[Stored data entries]

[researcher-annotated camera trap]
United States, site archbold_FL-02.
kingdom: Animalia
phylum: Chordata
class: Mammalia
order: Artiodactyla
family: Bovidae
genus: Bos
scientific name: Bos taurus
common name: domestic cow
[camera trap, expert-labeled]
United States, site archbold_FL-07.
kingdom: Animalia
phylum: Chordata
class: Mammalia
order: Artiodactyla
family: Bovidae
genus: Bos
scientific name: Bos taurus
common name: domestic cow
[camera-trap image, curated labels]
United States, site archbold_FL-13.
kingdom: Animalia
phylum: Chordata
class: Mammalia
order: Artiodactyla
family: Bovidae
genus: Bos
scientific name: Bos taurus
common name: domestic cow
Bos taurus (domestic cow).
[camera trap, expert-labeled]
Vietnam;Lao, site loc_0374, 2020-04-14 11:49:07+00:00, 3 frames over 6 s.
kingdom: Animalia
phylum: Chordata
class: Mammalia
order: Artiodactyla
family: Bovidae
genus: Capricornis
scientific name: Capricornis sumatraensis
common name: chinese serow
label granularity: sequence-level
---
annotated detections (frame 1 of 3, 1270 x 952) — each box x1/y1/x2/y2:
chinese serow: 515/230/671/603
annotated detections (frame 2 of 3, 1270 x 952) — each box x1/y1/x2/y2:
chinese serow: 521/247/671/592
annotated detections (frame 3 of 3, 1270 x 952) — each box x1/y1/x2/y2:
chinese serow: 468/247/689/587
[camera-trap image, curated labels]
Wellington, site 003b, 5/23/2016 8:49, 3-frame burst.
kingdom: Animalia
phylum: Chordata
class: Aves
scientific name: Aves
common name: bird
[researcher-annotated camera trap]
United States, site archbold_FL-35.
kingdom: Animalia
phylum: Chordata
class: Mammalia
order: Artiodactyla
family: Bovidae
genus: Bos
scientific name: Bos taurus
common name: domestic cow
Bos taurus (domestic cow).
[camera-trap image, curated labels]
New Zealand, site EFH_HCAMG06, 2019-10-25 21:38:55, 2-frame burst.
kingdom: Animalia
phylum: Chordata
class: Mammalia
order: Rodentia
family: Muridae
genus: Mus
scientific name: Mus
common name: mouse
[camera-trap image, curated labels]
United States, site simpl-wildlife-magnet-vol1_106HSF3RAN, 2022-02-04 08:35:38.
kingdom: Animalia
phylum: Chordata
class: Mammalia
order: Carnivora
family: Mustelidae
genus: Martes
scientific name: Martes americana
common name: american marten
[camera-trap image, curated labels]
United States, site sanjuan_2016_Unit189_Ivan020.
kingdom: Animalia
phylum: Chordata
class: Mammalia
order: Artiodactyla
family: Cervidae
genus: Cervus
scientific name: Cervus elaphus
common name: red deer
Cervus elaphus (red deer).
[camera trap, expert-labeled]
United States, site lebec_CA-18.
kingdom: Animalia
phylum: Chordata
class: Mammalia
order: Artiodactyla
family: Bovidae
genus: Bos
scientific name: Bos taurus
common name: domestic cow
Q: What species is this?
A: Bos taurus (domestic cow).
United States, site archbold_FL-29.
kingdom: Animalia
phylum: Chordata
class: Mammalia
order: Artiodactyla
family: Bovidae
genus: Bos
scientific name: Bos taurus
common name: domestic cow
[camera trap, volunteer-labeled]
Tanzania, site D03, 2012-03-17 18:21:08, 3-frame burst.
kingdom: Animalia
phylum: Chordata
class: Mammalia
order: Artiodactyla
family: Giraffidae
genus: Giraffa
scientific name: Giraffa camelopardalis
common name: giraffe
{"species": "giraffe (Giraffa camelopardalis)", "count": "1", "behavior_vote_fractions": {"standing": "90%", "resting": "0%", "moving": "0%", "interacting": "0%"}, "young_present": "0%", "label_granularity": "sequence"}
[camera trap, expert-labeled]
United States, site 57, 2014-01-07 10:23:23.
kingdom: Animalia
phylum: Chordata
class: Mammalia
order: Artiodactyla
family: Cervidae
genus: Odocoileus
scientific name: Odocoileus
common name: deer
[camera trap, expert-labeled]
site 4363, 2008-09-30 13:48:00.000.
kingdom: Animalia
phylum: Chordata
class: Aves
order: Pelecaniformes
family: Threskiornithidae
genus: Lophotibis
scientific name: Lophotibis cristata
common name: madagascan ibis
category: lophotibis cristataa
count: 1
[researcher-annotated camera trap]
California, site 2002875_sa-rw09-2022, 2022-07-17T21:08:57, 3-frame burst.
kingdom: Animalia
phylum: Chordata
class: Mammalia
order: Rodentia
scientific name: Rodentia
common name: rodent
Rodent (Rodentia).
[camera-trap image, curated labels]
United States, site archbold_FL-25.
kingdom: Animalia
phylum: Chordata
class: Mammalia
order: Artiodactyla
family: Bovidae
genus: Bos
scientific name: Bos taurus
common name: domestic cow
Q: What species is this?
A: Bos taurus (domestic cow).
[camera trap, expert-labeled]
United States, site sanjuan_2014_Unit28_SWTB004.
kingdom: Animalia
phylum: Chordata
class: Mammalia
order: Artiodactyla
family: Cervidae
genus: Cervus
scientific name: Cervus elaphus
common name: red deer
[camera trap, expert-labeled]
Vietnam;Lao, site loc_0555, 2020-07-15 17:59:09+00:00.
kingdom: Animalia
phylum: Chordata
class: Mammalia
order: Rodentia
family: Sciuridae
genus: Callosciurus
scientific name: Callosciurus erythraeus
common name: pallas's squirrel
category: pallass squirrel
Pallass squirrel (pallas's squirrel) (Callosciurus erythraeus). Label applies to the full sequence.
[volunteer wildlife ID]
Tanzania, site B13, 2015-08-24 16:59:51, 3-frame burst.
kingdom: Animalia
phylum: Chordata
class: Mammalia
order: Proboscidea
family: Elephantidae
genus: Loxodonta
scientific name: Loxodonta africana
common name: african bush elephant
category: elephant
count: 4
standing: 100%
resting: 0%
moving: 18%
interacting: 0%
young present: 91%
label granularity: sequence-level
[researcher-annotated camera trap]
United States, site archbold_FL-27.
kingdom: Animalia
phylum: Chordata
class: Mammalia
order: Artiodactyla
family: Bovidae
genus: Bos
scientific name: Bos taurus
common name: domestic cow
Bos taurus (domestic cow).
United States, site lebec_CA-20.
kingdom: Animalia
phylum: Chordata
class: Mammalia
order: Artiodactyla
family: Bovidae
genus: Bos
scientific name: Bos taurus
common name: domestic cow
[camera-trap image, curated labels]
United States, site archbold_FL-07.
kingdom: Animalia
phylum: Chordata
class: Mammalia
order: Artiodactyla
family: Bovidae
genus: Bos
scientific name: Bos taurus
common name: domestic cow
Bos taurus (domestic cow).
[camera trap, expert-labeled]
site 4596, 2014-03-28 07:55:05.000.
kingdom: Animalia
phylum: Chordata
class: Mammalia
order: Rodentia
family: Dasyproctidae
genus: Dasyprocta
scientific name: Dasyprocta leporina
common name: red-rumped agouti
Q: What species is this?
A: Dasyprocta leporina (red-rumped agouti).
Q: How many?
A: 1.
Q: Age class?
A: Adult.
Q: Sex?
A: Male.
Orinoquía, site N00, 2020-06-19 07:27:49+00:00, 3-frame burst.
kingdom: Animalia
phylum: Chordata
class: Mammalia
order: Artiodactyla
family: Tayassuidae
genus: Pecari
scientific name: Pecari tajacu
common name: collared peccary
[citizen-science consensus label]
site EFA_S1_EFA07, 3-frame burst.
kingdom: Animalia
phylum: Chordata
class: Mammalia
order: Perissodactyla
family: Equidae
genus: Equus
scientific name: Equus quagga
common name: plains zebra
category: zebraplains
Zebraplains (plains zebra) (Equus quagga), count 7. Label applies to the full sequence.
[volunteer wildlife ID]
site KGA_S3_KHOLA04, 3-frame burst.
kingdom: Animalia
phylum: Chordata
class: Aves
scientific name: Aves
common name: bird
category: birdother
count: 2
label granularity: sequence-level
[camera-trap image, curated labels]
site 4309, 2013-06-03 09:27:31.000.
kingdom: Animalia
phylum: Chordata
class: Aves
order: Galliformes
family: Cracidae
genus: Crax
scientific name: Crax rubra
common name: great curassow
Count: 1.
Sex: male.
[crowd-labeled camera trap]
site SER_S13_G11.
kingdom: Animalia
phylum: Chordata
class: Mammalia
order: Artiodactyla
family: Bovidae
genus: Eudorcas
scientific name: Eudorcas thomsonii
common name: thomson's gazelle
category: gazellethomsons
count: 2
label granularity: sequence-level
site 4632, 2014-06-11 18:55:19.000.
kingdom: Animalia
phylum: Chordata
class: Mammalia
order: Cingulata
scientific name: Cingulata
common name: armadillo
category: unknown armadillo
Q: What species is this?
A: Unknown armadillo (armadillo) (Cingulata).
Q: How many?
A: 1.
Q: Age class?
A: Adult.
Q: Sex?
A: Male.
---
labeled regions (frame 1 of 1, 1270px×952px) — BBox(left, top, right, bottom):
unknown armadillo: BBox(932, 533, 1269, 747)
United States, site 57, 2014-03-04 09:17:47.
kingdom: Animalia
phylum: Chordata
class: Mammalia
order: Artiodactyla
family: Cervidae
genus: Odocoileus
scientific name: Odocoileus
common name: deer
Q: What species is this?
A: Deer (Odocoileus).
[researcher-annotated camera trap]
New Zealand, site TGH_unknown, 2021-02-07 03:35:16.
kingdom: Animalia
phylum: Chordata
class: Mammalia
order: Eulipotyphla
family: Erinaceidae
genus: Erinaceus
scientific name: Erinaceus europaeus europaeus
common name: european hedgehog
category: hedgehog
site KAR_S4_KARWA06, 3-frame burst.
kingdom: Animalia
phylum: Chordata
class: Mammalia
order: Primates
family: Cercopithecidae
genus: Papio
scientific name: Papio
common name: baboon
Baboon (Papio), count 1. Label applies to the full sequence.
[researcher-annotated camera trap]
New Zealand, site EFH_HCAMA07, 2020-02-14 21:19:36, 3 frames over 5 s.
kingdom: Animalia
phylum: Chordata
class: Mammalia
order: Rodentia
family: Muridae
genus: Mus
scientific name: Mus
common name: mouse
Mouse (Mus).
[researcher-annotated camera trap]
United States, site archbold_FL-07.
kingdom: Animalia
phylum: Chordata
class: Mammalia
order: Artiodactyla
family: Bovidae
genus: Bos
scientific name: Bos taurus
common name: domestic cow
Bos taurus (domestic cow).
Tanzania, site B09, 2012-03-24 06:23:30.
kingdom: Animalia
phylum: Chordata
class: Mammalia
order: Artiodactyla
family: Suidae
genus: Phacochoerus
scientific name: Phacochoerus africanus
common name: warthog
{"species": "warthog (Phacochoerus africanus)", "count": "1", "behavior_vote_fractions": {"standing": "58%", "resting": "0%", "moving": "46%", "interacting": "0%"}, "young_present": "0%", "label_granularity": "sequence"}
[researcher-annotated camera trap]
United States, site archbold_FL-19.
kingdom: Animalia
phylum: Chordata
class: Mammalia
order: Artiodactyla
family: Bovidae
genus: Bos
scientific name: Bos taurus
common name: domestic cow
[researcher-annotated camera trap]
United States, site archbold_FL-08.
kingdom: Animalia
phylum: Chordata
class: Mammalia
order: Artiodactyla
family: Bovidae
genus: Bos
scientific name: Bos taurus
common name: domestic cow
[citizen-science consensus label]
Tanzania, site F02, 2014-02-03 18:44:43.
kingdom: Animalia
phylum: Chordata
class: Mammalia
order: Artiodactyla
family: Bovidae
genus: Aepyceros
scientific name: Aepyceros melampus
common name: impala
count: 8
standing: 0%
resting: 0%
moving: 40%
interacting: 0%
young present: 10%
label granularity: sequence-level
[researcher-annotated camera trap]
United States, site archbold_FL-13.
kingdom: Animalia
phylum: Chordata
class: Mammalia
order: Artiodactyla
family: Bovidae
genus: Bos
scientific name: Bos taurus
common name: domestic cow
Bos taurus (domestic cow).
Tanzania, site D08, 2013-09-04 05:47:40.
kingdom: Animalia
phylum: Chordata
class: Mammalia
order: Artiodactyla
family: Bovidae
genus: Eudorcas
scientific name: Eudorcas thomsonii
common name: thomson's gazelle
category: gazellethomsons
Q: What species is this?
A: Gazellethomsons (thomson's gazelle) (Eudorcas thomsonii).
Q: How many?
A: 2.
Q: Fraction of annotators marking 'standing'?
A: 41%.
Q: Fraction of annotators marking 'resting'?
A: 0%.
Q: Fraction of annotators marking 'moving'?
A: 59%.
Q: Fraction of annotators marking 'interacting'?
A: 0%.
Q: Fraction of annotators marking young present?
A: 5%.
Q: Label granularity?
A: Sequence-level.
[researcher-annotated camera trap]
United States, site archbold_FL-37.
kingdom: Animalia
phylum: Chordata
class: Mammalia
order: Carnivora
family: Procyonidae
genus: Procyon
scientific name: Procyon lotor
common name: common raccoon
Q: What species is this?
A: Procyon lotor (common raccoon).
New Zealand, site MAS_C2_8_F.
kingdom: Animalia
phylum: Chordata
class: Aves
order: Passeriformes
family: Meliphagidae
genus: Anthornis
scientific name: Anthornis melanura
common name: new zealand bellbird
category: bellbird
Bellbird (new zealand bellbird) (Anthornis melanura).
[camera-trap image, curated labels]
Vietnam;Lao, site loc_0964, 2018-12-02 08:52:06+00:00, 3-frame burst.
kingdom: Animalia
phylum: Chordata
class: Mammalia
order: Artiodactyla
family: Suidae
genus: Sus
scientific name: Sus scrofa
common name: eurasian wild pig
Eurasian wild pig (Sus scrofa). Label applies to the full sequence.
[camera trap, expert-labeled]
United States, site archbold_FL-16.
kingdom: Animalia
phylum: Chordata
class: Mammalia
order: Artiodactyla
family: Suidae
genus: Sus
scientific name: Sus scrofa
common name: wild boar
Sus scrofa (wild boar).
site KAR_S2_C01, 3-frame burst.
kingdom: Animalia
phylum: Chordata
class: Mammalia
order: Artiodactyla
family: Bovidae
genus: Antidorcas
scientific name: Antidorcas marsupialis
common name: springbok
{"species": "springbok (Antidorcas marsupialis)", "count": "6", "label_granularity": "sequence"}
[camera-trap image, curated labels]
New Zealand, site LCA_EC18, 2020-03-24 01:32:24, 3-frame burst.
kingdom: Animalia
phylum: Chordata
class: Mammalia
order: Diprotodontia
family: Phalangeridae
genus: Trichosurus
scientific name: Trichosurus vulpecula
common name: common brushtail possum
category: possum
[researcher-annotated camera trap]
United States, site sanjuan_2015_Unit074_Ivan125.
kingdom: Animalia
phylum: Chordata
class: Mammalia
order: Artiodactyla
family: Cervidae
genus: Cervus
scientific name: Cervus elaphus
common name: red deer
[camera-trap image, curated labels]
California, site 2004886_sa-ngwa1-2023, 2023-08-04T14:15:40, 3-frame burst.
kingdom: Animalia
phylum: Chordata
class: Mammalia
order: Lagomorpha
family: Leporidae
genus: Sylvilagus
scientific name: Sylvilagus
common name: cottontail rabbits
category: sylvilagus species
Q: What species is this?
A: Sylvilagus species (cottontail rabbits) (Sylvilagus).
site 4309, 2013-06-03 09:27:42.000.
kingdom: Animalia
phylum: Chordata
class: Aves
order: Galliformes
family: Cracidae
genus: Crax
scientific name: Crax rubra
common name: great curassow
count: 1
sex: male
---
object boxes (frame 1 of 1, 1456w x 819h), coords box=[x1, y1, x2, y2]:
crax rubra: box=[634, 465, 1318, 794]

#### EXERCISE PROMPT
Given the word "camelopardalis", show every line of the records that contains it.

#### EXERCISE RESULT
scientific name: Giraffa camelopardalis
{"species": "giraffe (Giraffa camelopardalis)", "count": "1", "behavior_vote_fractions": {"standing": "90%", "resting": "0%", "moving": "0%", "interacting": "0%"}, "young_present": "0%", "label_granularity": "sequence"}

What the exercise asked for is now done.